The study, which includes the charged expenses to those patients, will help hospitals and health-care providers understand the complex nature of HIV and develop new strategies for managing care for them.
"Our study will help physicians and policymakers better identify specific patient groups who may be at greater risk for HIV infection and help hospitals better plan resources," said Shengfan Zhang, assistant professor of industrial engineering.
Zhang and colleagues at North Carolina State University used data from the 2006 Nationwide Inpatient Sample to examine two critical health-care quality indicators and determine the impact of selected chronic co-morbid diseases on HIV patients. The sample was provided by the U.S. Department of Health and Human Services' Agency for Healthcare Research and Quality.
"Most research has focused on cost-effectiveness analysis or policy planning with respect to HIV in isolation," Zhang said. "But we know that most HIV patients have co-morbid conditions, and these individuals tend to require additional resources compared to those who have the same primary disease but no additional conditions."
The researchers studied several co-morbid conditions, including hypertension, obesity and diabetes, but focused primarily on mental disorders. Other studies have demonstrated that roughly 50 percent of all HIV patients have at least one type of mental disorder or psychiatric diagnosis, especially drug dependence or substance abuse issues.
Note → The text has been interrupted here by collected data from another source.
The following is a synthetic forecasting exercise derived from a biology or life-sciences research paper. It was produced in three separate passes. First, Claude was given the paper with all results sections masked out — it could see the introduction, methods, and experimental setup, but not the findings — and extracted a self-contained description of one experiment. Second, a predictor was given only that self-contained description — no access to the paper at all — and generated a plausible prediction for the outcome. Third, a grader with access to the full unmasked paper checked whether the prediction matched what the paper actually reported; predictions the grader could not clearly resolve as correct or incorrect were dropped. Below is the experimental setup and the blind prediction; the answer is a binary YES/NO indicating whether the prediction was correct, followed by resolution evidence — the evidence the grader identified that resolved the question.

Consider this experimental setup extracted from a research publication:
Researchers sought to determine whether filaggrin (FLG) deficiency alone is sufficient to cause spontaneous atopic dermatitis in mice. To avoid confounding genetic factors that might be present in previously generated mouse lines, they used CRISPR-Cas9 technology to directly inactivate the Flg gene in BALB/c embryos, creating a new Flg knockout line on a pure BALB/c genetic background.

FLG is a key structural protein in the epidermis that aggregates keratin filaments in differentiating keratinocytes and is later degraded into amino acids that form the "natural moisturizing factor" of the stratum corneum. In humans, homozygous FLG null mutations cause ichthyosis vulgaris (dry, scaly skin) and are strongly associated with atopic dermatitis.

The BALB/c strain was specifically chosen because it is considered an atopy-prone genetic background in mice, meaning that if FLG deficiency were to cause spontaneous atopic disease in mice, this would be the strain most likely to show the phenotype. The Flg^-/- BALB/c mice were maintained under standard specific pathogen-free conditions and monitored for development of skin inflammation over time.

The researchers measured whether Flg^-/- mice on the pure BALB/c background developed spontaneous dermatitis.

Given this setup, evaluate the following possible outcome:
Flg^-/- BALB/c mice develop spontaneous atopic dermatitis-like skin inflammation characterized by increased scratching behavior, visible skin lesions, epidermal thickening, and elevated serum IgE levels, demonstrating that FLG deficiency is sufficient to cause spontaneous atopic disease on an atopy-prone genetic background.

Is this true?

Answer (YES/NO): NO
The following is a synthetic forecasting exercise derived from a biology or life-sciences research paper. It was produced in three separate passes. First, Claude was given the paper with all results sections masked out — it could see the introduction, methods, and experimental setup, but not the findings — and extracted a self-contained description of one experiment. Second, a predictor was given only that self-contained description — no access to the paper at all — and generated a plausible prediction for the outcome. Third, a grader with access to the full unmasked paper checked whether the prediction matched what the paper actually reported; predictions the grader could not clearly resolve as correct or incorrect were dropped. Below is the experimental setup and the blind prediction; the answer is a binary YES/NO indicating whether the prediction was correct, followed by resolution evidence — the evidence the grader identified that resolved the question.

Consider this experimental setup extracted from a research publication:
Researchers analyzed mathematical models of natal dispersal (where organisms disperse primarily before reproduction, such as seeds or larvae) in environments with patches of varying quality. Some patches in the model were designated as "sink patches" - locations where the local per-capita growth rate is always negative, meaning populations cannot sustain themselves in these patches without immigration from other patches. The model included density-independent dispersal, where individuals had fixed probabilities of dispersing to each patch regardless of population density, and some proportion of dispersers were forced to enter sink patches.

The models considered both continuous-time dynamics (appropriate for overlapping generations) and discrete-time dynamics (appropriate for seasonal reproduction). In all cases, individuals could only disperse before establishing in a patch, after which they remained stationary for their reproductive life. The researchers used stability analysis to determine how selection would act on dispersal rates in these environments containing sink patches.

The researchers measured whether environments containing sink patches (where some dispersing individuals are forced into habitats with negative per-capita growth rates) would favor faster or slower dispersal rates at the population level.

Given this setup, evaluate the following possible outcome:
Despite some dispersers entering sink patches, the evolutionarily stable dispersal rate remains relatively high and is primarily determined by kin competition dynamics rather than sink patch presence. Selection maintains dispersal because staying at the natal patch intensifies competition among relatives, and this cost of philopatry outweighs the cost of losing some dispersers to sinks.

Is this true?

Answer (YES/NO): NO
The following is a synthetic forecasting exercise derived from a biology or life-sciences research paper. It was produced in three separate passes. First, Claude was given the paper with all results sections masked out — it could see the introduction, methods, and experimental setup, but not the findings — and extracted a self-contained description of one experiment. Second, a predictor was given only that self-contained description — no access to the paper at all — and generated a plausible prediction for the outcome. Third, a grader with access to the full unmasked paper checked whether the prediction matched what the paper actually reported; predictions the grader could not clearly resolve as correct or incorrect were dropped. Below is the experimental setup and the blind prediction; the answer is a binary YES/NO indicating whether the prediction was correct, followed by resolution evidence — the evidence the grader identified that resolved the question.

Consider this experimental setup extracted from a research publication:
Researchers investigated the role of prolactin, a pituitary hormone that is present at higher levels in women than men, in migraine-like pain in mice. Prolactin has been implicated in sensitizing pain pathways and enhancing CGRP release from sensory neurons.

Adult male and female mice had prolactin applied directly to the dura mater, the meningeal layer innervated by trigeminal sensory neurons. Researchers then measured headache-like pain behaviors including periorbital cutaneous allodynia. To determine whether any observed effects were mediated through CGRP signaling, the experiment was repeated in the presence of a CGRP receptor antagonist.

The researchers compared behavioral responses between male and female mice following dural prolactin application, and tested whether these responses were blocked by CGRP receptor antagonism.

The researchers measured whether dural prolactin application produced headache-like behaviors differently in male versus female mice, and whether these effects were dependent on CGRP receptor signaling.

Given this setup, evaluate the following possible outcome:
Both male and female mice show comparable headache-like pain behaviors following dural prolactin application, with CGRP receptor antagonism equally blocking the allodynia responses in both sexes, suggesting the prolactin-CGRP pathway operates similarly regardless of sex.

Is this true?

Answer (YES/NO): NO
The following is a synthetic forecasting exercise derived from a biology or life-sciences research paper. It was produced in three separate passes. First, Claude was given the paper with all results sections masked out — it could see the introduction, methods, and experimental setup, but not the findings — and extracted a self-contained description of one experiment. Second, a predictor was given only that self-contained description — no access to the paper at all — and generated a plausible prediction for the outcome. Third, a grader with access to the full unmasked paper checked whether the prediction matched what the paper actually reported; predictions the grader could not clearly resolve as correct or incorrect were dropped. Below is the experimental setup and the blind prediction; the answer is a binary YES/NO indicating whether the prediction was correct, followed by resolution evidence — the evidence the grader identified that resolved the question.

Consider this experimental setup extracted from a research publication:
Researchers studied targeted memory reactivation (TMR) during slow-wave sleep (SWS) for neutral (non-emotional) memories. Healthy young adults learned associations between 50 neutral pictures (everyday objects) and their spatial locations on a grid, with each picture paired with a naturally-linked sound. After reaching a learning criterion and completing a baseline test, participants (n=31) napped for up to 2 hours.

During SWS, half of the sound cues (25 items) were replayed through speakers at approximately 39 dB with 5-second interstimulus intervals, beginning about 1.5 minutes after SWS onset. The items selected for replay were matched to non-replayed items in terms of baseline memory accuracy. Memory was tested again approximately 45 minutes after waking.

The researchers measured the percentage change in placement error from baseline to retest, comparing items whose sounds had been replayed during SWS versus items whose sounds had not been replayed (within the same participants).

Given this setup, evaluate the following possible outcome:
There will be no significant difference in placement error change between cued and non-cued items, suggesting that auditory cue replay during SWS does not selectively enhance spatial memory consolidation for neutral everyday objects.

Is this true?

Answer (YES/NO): YES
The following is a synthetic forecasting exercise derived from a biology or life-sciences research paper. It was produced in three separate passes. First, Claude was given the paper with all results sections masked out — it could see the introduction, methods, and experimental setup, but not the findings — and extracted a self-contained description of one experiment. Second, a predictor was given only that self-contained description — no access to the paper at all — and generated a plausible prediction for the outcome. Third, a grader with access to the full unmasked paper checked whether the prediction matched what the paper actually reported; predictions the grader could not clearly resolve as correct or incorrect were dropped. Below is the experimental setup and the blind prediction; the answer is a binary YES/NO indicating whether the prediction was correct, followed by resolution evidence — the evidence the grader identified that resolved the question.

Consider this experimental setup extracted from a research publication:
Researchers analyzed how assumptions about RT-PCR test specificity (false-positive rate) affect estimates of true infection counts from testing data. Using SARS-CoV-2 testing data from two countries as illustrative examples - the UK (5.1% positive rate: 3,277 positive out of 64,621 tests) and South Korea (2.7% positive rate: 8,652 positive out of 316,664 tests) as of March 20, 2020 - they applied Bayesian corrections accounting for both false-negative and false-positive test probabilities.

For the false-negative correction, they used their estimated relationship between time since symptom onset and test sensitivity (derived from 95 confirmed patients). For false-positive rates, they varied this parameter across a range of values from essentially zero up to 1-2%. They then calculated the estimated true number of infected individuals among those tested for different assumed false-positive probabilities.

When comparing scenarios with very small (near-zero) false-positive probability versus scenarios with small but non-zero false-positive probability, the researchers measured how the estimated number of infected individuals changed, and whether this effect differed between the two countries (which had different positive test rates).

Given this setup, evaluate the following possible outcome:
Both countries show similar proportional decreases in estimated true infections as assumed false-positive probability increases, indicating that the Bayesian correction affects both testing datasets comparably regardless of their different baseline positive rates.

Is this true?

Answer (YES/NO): NO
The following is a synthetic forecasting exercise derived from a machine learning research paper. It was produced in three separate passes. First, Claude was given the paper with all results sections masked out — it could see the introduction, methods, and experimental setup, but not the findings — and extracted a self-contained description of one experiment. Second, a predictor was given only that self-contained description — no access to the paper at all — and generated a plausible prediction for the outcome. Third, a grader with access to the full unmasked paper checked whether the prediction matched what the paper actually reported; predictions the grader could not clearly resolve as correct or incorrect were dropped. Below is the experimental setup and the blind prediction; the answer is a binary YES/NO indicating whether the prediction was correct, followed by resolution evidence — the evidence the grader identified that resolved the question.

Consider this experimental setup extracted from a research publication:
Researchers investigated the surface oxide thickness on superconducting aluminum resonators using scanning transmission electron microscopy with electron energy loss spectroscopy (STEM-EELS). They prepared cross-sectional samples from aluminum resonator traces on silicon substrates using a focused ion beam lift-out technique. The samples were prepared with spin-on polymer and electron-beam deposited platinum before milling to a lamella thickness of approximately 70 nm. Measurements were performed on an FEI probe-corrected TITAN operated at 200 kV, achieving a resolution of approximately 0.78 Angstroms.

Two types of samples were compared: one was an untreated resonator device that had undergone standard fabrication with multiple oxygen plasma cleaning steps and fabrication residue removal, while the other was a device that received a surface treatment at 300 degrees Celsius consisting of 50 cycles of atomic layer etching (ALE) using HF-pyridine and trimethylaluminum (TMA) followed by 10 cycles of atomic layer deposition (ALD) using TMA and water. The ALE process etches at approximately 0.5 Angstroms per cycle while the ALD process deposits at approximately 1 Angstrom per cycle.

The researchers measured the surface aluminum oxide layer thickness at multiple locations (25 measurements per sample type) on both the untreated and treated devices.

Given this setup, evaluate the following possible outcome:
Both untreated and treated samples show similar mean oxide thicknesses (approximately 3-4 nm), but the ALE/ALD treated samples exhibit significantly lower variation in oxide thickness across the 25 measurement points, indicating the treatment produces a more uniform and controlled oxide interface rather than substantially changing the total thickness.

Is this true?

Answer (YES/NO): NO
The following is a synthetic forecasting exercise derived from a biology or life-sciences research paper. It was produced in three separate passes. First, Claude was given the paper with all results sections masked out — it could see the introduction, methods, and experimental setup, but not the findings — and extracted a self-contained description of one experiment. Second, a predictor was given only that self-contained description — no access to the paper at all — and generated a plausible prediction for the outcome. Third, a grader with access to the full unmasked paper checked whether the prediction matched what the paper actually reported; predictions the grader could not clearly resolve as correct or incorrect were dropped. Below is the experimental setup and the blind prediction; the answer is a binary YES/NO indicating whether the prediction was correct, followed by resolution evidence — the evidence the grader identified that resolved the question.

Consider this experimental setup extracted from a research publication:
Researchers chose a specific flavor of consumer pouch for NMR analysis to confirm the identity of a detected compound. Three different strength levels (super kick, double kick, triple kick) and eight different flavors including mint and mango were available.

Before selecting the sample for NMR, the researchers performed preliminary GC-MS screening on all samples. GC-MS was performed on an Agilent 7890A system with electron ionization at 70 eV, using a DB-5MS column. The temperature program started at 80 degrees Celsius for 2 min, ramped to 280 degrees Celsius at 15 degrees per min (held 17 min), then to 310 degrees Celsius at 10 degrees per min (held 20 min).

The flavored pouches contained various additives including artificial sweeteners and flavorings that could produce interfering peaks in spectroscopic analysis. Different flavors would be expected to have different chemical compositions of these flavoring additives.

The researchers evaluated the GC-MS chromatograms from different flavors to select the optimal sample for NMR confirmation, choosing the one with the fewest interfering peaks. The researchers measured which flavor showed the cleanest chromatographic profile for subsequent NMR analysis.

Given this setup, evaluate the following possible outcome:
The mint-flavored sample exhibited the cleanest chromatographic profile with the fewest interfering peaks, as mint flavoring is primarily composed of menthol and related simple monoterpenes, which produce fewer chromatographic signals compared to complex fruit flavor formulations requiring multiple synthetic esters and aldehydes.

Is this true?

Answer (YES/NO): NO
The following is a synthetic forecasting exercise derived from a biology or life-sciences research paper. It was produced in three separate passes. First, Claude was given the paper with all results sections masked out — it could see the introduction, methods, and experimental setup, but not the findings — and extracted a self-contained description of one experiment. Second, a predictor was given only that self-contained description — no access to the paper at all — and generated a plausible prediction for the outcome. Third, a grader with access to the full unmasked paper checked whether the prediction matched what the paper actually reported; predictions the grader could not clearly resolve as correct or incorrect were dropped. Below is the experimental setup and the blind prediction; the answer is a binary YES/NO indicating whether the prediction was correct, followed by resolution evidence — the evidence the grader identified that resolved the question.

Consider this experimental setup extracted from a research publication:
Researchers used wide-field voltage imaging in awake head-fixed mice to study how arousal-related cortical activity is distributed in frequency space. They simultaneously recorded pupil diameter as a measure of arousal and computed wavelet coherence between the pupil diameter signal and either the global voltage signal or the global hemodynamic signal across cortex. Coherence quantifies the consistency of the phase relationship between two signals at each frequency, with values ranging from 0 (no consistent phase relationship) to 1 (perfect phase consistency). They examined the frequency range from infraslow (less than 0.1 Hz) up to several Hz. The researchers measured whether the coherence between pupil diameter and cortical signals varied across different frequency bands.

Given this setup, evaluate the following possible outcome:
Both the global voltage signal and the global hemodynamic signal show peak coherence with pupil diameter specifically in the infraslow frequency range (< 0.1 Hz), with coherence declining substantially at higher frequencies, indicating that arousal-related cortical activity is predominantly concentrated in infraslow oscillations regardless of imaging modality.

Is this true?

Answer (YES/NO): NO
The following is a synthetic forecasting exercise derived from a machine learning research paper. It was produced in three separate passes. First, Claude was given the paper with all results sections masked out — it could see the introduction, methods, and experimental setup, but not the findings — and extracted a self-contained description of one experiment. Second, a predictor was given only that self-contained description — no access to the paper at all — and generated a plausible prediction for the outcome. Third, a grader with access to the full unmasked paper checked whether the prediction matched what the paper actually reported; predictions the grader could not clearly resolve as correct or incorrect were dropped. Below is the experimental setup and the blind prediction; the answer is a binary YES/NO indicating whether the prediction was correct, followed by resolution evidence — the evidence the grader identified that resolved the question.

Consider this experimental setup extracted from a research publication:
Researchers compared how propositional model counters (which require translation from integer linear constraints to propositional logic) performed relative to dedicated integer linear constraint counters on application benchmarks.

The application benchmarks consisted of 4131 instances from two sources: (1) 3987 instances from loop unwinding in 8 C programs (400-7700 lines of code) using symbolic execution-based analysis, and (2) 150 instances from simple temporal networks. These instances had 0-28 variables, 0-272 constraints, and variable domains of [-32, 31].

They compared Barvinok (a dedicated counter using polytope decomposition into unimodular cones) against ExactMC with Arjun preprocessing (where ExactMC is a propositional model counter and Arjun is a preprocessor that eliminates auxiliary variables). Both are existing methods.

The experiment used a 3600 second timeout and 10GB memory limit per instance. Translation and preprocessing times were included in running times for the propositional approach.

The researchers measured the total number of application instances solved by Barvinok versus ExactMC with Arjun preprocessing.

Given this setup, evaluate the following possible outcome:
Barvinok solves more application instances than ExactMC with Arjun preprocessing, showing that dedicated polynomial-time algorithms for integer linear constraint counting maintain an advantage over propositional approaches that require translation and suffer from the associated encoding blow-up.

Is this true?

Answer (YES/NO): YES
In raw numbers, the researchers found, HIV patients were generally younger - an average of 43 years old versus almost 57 for non-HIV patients. More than 70 percent of HIV patients were admitted through the emergency department compared to about 46 percent for non-HIV patients. HIV patients also had a higher mortality rate. Nearly 7 percent died during their hospital stay.
Zhang and her colleagues found that compared to patients with other diseases and conditions, HIV patients had longer hospital stays and greater charges. If no co-morbid condition was present, having HIV increased the length of stay on average by 60 percent and total charges by 76 percent, compared to the general patient population.
For HIV patients, average length of stay was nine days, versus almost five for patients who did not have HIV. Total charges for HIV patients were significantly higher at almost $47,000 on average, compared to roughly $26,000 for the general patient population.
Isolating the HIV group, the researchers found no significant difference in length of stay for those patients who also had hypertension and obesity. Length of stay was shorter for patients with diabetes. Compared to HIV patients with no co-morbid conditions, HIV patients with hypertension, diabetes and obesity experienced no significant difference in total charges.